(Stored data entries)

──────

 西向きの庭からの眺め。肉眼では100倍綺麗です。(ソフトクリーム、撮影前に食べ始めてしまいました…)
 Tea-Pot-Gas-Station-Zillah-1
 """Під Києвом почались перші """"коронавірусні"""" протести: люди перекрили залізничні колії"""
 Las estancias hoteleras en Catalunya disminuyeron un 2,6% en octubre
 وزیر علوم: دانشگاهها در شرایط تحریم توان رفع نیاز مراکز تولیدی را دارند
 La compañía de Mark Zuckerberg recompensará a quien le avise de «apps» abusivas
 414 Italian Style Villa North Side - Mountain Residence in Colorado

──────

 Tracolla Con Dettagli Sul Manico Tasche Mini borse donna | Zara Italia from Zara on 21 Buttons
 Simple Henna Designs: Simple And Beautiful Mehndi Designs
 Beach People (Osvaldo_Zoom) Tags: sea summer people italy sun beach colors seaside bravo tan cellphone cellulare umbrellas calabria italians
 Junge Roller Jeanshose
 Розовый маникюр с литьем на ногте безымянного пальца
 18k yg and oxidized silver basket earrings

──────

Brief: Looking at the data above, write out exactly the lines that start at the one containing "Beach People (Osvaldo_Zoom)" and end at the one containing "18k yg and oxidized silver basket earrings"; include both and nothing beyond.

Exercise result:
 Beach People (Osvaldo_Zoom) Tags: sea summer people italy sun beach colors seaside bravo tan cellphone cellulare umbrellas calabria italians
 Junge Roller Jeanshose
 Розовый маникюр с литьем на ногте безымянного пальца
 18k yg and oxidized silver basket earrings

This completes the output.